HC Deb 06 May 1941 vol 371 cc683-4
30. Mr. A. Edwards

asked the President of the Board of Trade whether he is prepared to prohibit the use of labour and materials for the manufacture of luxuries or semi-luxuries?

Mr. Lyttelton

The release of raw material for the manufacture of luxuries and semi-luxuries for home civil consumption is not allowed in a great number of cases and is severely restricted in many others. I am circulating in the Official Report a statement giving examples of the arrangements made for some industries by the Board of Trade and the Ministry of Supply. In addition, the sale of a wide range of consumers' goods is, as the hon. Member will be aware, restricted under the Limitation of Supplies Orders. The possibility of further restrictions is constantly under review. As regards labour, the policy adopted in agreement with my right hon. Friend the Minister of Labour and National Service is to direct labour to other work as and when it is released by these measures, rather than to prohibit its employment, a course which would in some cases lead to unnecessary periods of unemployment.

Mr. Hely-Hutchinson

Is my right hon. Friend aware that one of the results of the large increase in spending power is a rapid increase in the manufacture and sale of hot-water bottles, and is he prepared to say that they are a luxury?

Mr. Lyttelton

My hon. Friend never had cold feet in the last war, and I do not anticipate-that he will in this war.

Sir Joseph Lamb

In view of the loss of life that is taking place in bringing

supplies to this country, will my right hon. Friend see that there is a further curtailment of those things which are not necessary for the maintenance of the country and the prosecution of the war?

Mr. Lyttelton

I have said that import licensing is very rigorous.
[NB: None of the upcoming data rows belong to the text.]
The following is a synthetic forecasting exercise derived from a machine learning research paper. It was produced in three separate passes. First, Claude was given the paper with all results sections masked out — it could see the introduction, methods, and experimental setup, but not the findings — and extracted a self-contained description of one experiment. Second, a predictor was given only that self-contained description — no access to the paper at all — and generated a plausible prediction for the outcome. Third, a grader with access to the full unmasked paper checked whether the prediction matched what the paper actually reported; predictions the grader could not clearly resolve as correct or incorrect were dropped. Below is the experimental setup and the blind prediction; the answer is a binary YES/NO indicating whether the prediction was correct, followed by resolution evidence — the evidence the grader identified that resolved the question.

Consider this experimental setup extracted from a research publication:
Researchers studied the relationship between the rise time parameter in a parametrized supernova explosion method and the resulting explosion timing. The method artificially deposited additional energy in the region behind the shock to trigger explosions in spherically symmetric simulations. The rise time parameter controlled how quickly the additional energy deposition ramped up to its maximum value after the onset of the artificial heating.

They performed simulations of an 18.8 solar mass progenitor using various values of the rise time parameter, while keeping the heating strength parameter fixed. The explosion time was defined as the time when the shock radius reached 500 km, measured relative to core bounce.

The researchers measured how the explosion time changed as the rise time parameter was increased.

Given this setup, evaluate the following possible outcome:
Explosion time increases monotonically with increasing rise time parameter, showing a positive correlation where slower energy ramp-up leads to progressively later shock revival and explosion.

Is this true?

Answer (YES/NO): YES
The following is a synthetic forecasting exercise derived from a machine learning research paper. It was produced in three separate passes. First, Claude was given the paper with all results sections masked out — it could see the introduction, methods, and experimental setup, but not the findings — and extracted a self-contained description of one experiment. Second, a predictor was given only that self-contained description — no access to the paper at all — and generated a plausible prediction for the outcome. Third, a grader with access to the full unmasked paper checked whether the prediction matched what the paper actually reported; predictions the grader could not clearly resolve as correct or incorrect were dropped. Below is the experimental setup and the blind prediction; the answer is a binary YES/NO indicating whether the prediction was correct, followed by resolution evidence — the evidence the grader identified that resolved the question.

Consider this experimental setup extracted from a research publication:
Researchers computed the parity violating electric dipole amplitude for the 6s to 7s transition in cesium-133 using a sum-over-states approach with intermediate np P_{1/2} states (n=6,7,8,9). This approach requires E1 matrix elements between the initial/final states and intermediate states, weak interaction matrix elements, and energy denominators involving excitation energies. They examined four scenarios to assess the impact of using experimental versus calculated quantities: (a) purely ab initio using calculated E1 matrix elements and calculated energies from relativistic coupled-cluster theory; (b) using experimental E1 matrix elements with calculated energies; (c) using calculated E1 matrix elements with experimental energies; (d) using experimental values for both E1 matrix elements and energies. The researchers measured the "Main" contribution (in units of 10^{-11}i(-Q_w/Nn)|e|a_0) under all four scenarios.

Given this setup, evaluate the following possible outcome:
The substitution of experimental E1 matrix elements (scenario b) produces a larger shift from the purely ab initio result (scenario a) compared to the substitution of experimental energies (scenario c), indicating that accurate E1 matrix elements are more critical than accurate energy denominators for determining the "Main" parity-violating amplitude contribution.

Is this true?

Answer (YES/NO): NO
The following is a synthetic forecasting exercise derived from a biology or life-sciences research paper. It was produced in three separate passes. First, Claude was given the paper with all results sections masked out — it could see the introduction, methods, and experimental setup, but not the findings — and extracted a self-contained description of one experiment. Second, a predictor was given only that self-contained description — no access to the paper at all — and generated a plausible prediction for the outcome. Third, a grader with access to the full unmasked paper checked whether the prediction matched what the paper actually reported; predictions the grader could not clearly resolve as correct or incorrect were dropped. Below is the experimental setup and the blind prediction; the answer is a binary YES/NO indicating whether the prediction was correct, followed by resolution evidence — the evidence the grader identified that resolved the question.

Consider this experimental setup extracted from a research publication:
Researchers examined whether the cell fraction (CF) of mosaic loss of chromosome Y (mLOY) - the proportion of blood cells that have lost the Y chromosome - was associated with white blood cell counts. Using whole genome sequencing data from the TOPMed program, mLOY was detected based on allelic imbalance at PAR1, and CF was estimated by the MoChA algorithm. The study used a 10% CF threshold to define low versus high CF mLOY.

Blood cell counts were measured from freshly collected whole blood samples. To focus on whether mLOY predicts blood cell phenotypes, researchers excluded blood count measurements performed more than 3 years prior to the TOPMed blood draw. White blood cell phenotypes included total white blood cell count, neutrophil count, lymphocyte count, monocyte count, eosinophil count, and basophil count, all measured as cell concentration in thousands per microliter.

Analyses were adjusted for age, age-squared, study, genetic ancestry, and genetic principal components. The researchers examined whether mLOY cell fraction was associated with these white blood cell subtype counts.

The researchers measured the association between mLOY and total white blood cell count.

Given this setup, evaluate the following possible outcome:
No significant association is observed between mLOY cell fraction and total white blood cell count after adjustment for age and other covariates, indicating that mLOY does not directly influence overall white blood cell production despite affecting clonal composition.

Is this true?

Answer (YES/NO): NO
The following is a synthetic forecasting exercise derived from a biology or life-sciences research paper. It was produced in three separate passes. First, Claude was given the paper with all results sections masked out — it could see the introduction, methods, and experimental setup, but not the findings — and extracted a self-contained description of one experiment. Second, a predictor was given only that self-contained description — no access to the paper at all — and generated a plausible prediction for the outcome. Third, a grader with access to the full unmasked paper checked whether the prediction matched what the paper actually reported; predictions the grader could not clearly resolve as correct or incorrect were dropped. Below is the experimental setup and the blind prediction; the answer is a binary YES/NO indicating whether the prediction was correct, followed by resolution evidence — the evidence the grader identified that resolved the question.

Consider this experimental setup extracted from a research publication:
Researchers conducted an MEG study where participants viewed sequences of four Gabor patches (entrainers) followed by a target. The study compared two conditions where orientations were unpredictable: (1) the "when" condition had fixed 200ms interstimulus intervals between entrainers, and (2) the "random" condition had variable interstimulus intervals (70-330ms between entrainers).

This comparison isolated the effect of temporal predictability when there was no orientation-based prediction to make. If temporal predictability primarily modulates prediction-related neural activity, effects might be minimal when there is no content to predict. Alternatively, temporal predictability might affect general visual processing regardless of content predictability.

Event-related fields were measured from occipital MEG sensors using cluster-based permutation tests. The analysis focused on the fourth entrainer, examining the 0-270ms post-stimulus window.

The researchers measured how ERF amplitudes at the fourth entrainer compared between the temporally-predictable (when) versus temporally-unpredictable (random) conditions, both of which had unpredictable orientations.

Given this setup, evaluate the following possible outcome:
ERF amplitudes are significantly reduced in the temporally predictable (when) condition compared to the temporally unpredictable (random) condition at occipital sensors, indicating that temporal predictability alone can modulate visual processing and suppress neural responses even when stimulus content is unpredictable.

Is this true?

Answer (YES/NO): NO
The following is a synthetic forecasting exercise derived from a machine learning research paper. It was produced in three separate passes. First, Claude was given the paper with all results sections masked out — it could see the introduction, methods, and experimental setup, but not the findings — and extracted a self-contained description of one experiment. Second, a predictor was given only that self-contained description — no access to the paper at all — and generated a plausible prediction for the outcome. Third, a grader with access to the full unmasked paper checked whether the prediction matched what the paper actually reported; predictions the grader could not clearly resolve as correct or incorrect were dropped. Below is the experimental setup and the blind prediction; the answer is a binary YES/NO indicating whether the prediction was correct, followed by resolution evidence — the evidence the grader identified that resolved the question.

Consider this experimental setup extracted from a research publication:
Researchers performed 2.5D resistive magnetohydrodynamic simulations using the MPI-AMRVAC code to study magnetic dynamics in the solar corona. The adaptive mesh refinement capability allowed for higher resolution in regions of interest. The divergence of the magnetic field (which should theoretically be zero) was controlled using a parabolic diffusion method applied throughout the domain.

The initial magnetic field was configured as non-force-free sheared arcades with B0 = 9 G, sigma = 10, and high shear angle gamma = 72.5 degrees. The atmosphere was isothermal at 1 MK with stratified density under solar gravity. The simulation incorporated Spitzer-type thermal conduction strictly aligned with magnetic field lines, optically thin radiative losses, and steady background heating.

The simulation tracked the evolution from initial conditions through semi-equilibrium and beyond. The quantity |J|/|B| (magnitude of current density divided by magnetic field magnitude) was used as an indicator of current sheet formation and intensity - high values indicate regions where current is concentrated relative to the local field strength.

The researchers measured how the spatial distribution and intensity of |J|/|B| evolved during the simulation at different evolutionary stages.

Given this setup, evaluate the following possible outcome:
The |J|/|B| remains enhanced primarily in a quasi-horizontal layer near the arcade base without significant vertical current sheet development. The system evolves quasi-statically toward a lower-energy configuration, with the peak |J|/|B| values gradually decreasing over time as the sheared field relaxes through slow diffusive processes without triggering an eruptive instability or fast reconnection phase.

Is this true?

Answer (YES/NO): NO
Following is the statement:

(1) Steel is not released for the manufacture of the following articles for home civil consumption: Bathroom fittings, sporting guns, metal windows, springs for upholstery and bedding, spring mattresses, metal bedsteads, musical instruments and pianos, hearth furniture, toys, sports equipment, umbrella components, metal furniture (certain articles), curtain rods of wire, lawn mowers, carpet sweepers, hand wringers, buttons, buckles and slides (except hair slides and harness buckles).

(2) Copper and brass are no longer released for home civil consumption for internal and external decorative and architectural metal work, furniture and fittings for curtains, doors, bedsteads, pictures, stairs, windows and hearths, pot scourers and buckets, jewellery boxes, ash trays, mirror and photograph frames, bird cages, handbag frames, torch cases and cigarette cases, electro plate ware and certain electrical accessories.

(3) Flax and raw silk are not released by the Ministry of Supply for manufacture for home trade except for essential purposes.

(4) The Ministry of Supply are not re leasing any new base paper for the manufacture of wallpaper for the home market whilst under the Control of Paper No. 32 Order (S.R. & O. 1941, No. 528), the production of paper serviettes, d'oyleys, handkerchiefs, facial tissues, tablecloths, cups, saucers, plates, festoons, decorations and confetti is prohibited. There are also restrictions on the production of posters, circulars, coupons, insets to periodicals and newspapers, wrapping paper and wrappers such as cartons. Picture postcards, greeting cards, calendars, crackers, menus and programmes, compliment slips and drip mats may not be made except from specially cut or prepared paper already in stock or in some cases from paper made wholly from waste paper or straw or rags.